On pourrait encore interpréter le film comme une parenthèse, une manière de s’approprier un matériau différent, et de l’investir peu à peu pour pouvoir y proclamer ses obsessions propres. L’opposition entre le début et la fin prête le flanc à cette lecture. On commence par l’entrée dans un univers au bord de l’effondrement (une maison destinée à la colocation) et on termine par des scènes modestes, sereines, où un homme et une femme se plaisent en parlant de mythologie et en regardant avec joie les frémissements de leur corps et de leur désir. L’opposition entre les deux séquences est réelle, mais elle installe une autre progression. La première séquence est davantage un accueil qu’une installation : pas la prise de contrôle d’un espace, mais la nécessité de cohabiter et de faire une communauté. Le spectateur attend alors, par effet de symétrie, une scène de départ pour la fin mais Linklater termine sur ce plan a priori anodin d’un garçon qui se met à dormir. C’est d’autant plus étonnant que ce genre de plan correspond chez lui à l’origine de la fiction, au début de It’s Impossible to Learn to Plow by Reading Books et de Slacker. Il ne s’agit pas de s’éloigner du centre pour y arriver, mais de filmer ce qui se passe avant que quelque chose ne commence. C’est ce qui détermine le faux rythme du film, volontairement distendu et dilaté, étale. C’est aussi ce qui justifie ce plan de fin qui correspond aussi, paradoxalement, à une inauguration stylistique.

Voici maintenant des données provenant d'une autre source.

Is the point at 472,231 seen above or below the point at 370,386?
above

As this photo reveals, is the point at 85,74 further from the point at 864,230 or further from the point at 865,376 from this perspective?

Tout ce film est un compte à rebours, fondé sur ces instants d’avant la reprise des cours, qui ne sont ni les vacances, ni la préparation au travail : une temporalité sans objet, qui prépare le monde à son commencement, un prologue où le drame ne devrait pas affleurer.
Peter Szendy, dans L’apocalypse cinéma, a longuement commenté cette structure en compte à rebours. Il la présente comme la possibilité narrative d’appréhender la fin du monde, en associant la fin du film à la destruction de ce qui existe. Linklater ne fait pas exactement cela, tant la destruction l’intéresse moins que la suspension. Mais cette lente arrivée vers un jeune homme qui s’endort sert une éducation par la trivialité, un lent apprentissage du sentiment où la pesanteur rêvée des corps peu à peu s’allège devant l’angoisse de la solitude et de la responsabilité. Linklater invente ici une recherche douce du temps perdu de la post-adolescence, un temps d’avant soi, où nous sommes à peine les prémices de ce que nous serons, mais en guise de madeleine, il invente un slip fesses nues blanc.